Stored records
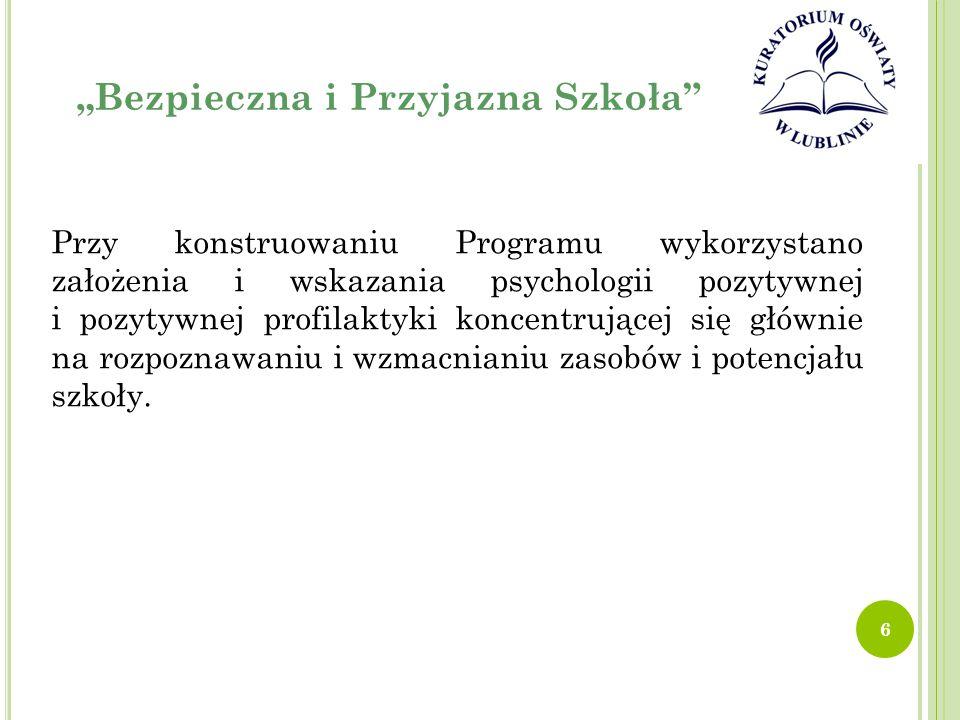 """""""Bezpieczna i Przyjazna Szkoła Program uwzględnia też wyniki kontroli NIK (""""Informacja o wynikach kontroli profilaktyki narkomanii w szkołach , obejmującej lata szkolne 2010/2011 i 2011/2012), wnioski z kontroli KPRM (kontrola prowadzona przez Kancelarię Prezesa Rady Ministrów w MEN w zakresie efektów realizacji rządowego programu na lata 2008-2013 """"Bezpieczna i przyjazna szkoła oraz gospodarowania środkami finansowymi przeznaczonymi na ten cel w latach 2008- 2011) oraz wyniki innych ogólnodostępnych badań problemów i zachowań dzieci dotyczących m.in."""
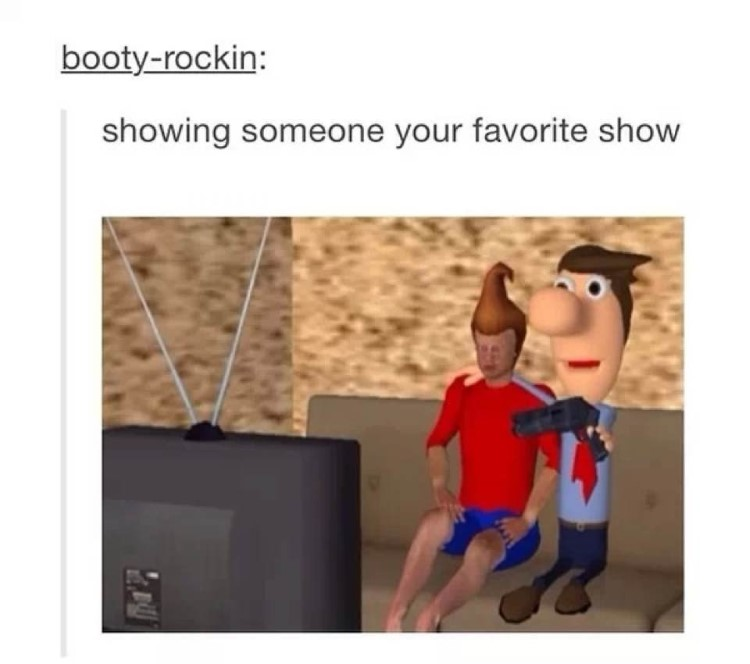 Showing someone your favorite show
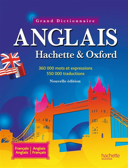 Le grand dictionnaire Hachette-Oxford : français-anglais, anglais-français = The Oxford-Hachette French dictionary : French-English, English-French / sous la direction éditoriale de Marie-Hélène Corréard, Valerie Grundy.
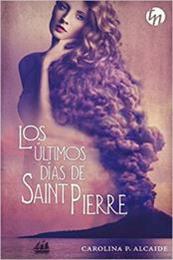 descargar epub Los últimos días de Saint Pierre – Autor Carolina P. Alcaide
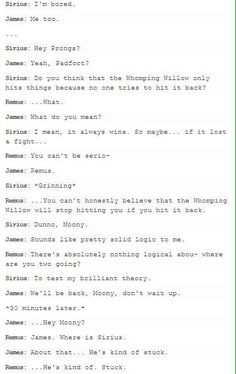 Remus:Kind of stuck where, James?Well, it was going well and then- Remus:Kind of stuck where.The Willow won't stop spanking him. It's just getting mortifying at this point. Remus:What did we learn James? Harry Potter Puns, Harry Potter Universal, Harry Potter World, Sirius Black, Remus And Sirius, Fandoms, Hogwarts, Slytherin, It's My Life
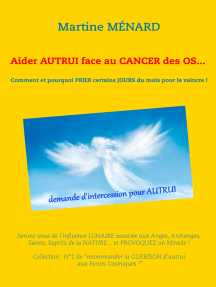 Aider autrui face au cancer des os... Comment et pourquoi prier certains jours du mois pour le vaincre !: Servez-vous de l'influence lunaire associée aux Anges, Archanges, Saints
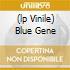 (LP VINILE) BLUE GENE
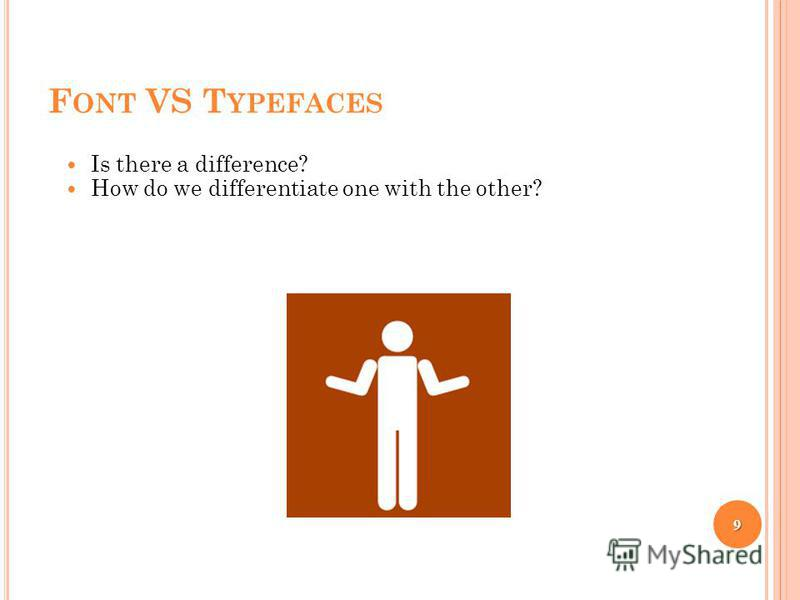 F ONT VS T YPEFACES Is there a difference? How do we differentiate one with the other? 9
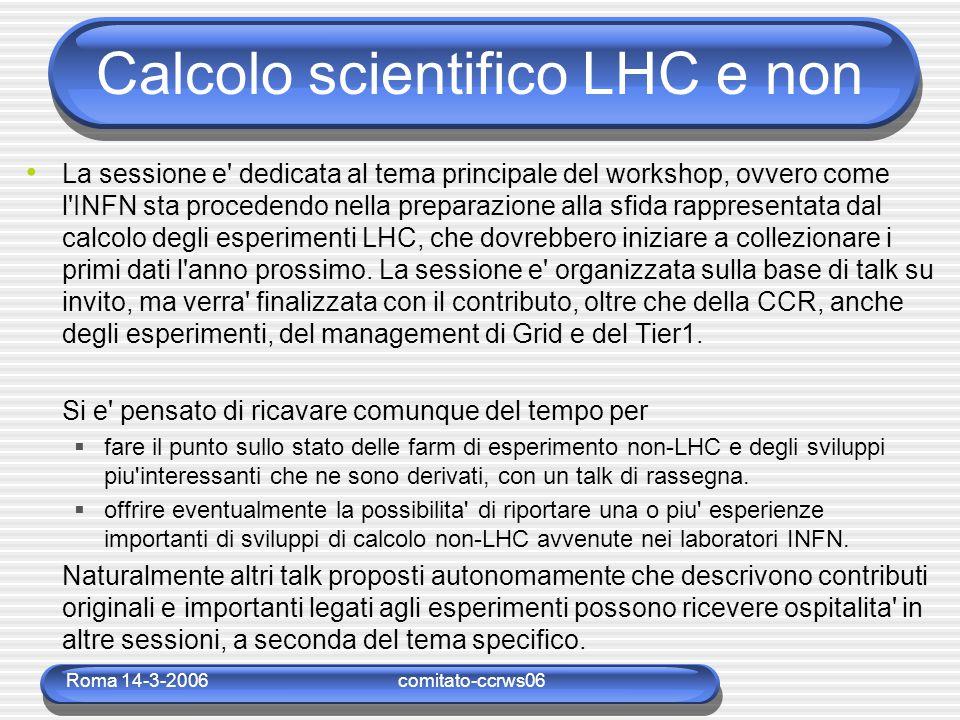 Roma 14-3-2006comitato-ccrws06 Calcolo scientifico LHC e non La sessione e dedicata al tema principale del workshop, ovvero come l INFN sta procedendo nella preparazione alla sfida rappresentata dal calcolo degli esperimenti LHC, che dovrebbero iniziare a collezionare i primi dati l anno prossimo.
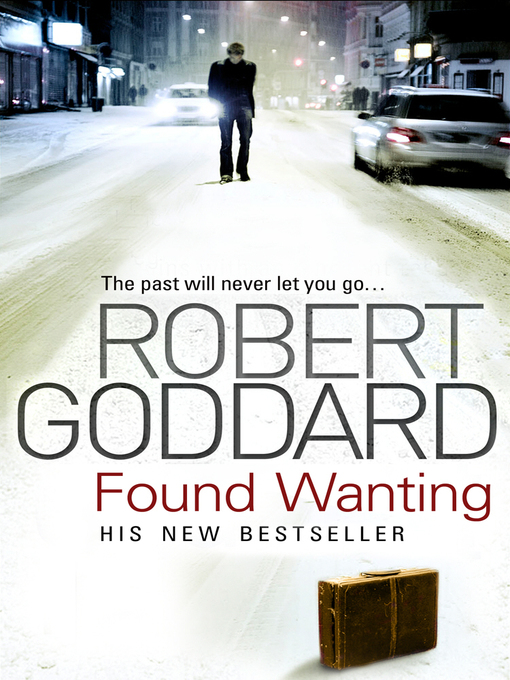 Title details for Found Wanting by Robert Goddard - Available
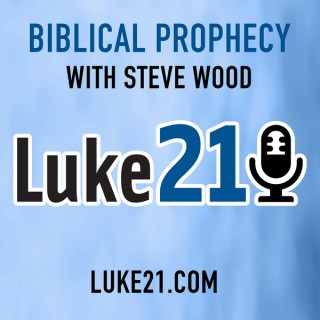 Luke21 Radio - Biblical Prophecy with Steve Wood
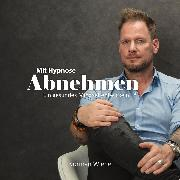 Cover-Bild zu Mit Hypnose abnehmen (Audio Download) von Wiehe, Norman
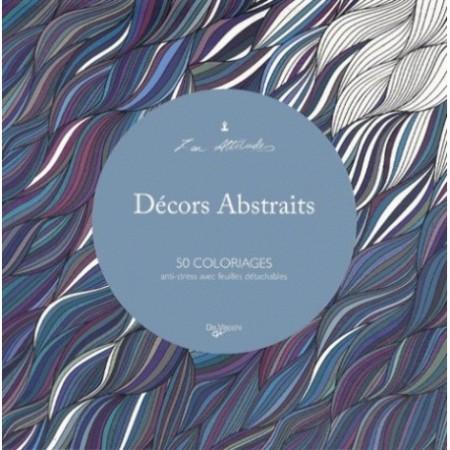 DÉCORS ABSTRAITS - 50 COLORIAGES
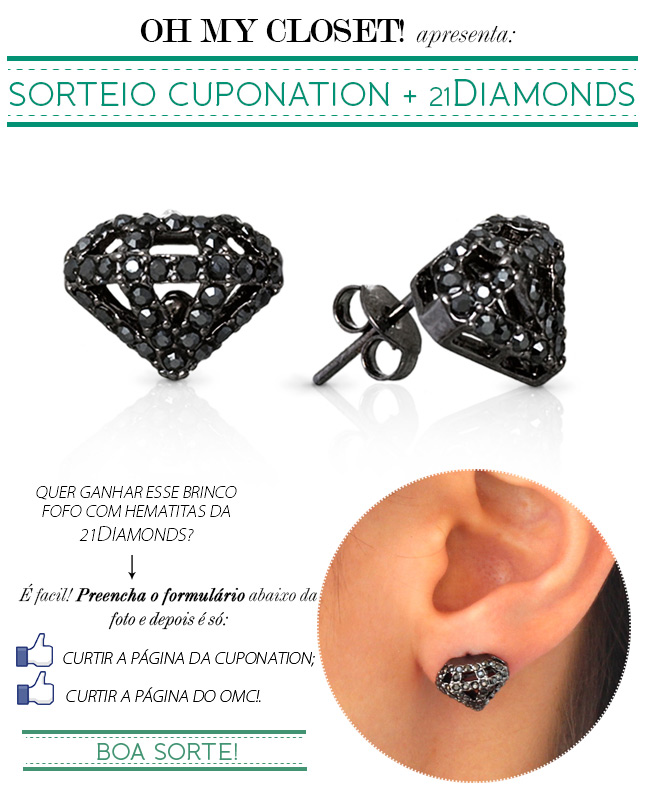 sorteio blog de moda oh my closet 21diamonds cuponation brinco bijoux acessorios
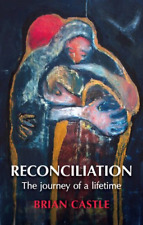 Reconciliation: A Life Time's Journey, Castle, Brian, Good Condition Book, ISBN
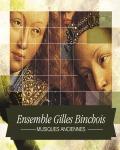 concert Ensemble Gilles Bonchois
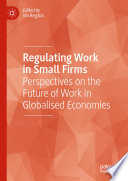 Regulating Work in Small Firms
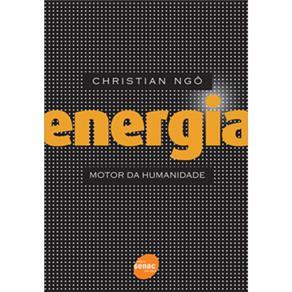 Energia: Motor da Humanidade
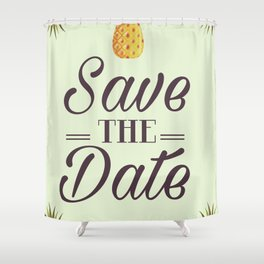 Save the Date Tropical Pineapple wedding invite Shower Curtain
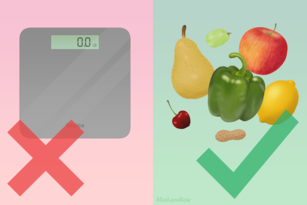 Image of choosing healthy foods over focusing on using scales to weigh self.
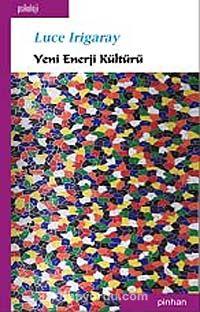 Yeni Enerji Kültürü - Luce Irigaray pdf epub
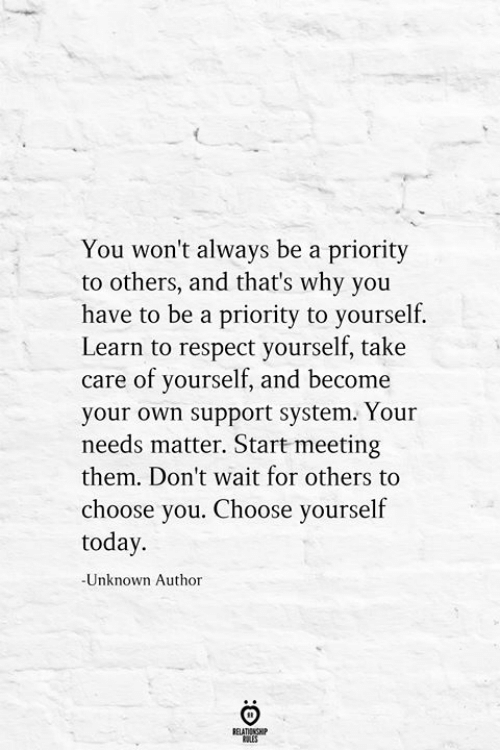 Priority: You won't always be a priority  to others, and that's why you  have to be a priority to yourself.  Learn to respect yourself, take  care of yourself, and become  your own support system. Your  needs matter. Start meeting  them. Don't wait for others to  choose you. Choose yourself  today.  -Unknown Author  RELATIONSHIP  LES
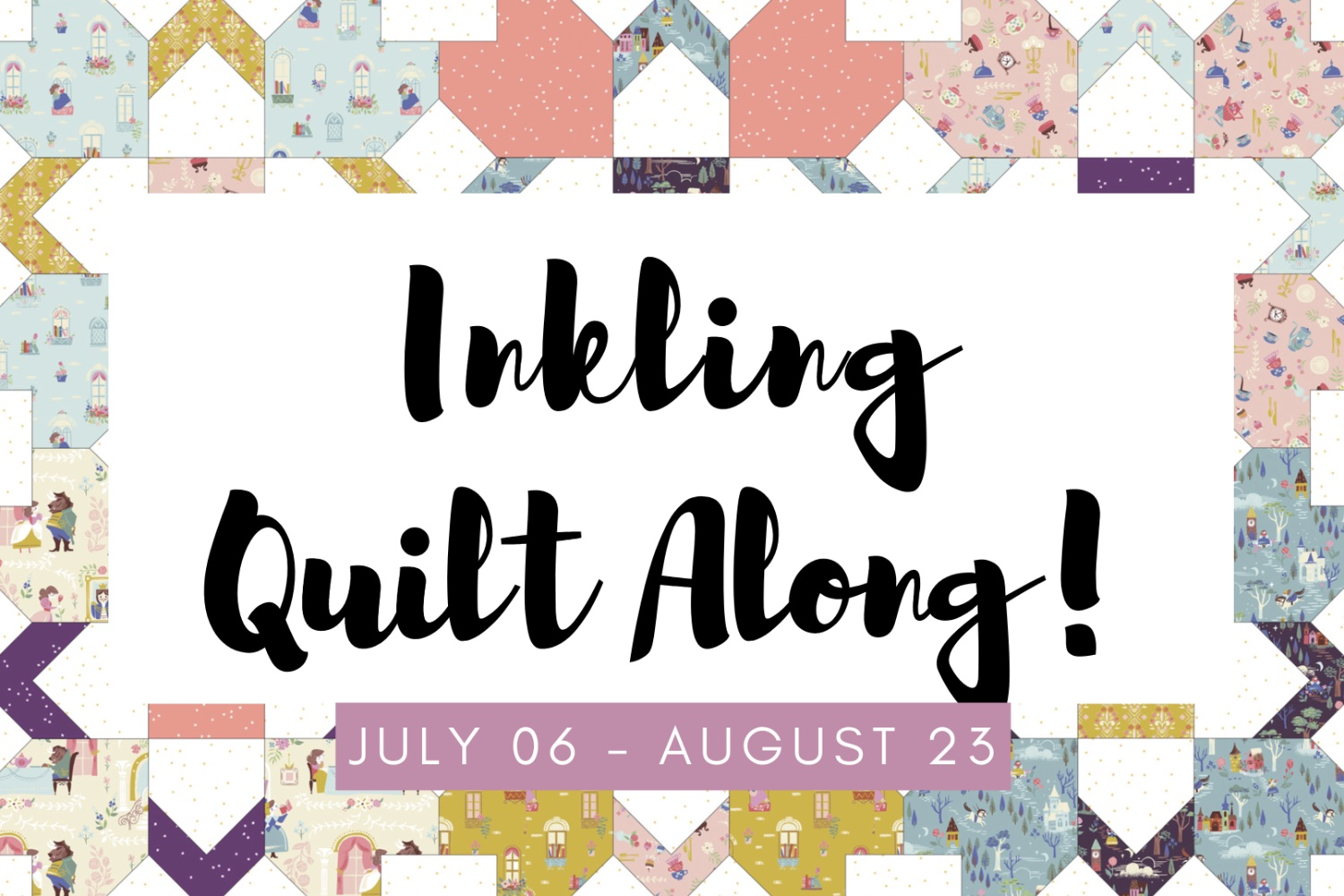 Inkling Quilt Along!
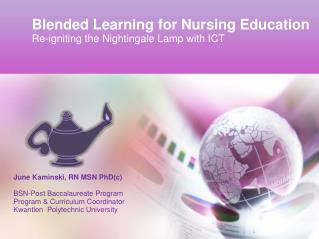 Blended Learning for Nursing Education Re-igniting the Nightingale Lamp with ICT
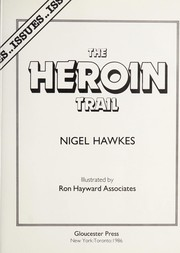 Cover of: The heroin trail | Nigel Hawkes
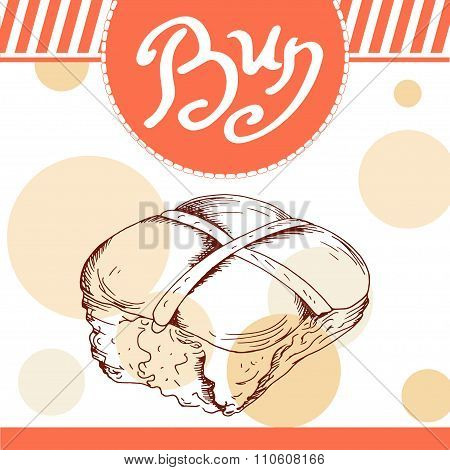 Bun Vector Illustration. Bakery Design. Beautiful Card With Decorative Typography Element. Bun Icon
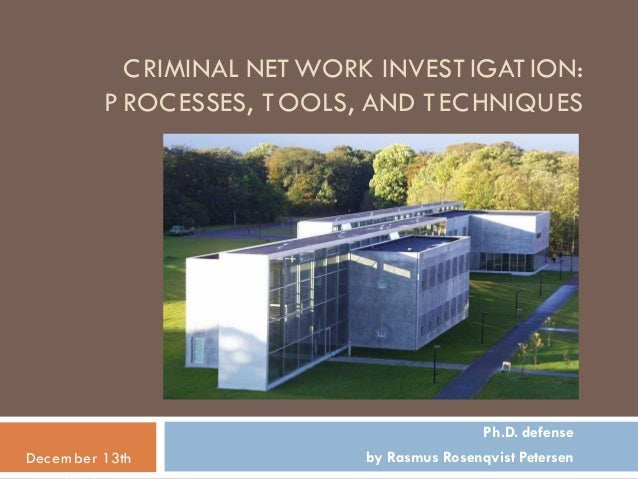 CRIMINAL NETWORK INVEST IGAT ION: PROCESSES, TOOLS, AND TECHNIQUES Ph.D. defense by Rasmus Rosenqvist PetersenDecem ber 13...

◆ REQUIRED WORK ◆
Set down word for word the lines above from the one with "Title details for" up to and including the one with "Cover of: The heroin trail | Nigel Hawkes". Omit every picture.

◆ COMPLETED TASK ◆
 Title details for Found Wanting by Robert Goddard - Available
 Luke21 Radio - Biblical Prophecy with Steve Wood
 Cover-Bild zu Mit Hypnose abnehmen (Audio Download) von Wiehe, Norman
 DÉCORS ABSTRAITS - 50 COLORIAGES
 sorteio blog de moda oh my closet 21diamonds cuponation brinco bijoux acessorios
 Reconciliation: A Life Time's Journey, Castle, Brian, Good Condition Book, ISBN
 concert Ensemble Gilles Bonchois
 Regulating Work in Small Firms
 Energia: Motor da Humanidade
 Save the Date Tropical Pineapple wedding invite Shower Curtain
 Image of choosing healthy foods over focusing on using scales to weigh self.
 Yeni Enerji Kültürü - Luce Irigaray pdf epub
 Priority: You won't always be a priority  to others, and that's why you  have to be a priority to yourself.  Learn to respect yourself, take  care of yourself, and become  your own support system. Your  needs matter. Start meeting  them. Don't wait for others to  choose you. Choose yourself  today.  -Unknown Author  RELATIONSHIP  LES
 Inkling Quilt Along!
 Blended Learning for Nursing Education Re-igniting the Nightingale Lamp with ICT
 Cover of: The heroin trail | Nigel Hawkes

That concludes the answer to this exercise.